• _Work task_: Please report how many lines of the data include the word "States", with the number as the entire reply.

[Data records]
::::::
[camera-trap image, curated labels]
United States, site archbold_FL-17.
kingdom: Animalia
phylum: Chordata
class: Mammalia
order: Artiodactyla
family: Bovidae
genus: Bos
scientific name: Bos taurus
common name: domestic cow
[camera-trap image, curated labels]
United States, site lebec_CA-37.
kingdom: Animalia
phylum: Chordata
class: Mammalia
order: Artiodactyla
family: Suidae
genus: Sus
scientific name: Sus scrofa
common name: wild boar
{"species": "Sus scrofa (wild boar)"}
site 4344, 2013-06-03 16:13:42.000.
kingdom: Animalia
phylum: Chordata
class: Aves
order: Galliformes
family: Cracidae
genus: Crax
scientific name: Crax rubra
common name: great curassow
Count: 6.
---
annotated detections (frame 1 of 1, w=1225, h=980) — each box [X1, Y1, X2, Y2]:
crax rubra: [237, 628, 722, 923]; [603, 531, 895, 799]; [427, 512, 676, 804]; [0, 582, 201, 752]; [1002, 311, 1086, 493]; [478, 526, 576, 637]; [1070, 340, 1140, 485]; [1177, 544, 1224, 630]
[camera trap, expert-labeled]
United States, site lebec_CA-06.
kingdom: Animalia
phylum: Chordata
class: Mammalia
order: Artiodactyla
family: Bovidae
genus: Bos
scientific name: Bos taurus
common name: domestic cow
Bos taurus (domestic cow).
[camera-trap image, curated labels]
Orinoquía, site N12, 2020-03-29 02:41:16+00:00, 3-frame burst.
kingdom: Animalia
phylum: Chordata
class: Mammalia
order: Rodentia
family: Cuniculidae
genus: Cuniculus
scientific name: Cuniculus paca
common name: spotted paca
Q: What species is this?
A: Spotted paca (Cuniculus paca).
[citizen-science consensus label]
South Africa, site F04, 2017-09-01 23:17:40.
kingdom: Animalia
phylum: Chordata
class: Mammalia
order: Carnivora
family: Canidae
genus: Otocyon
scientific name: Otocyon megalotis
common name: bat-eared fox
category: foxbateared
::::::
• _Task result_: 3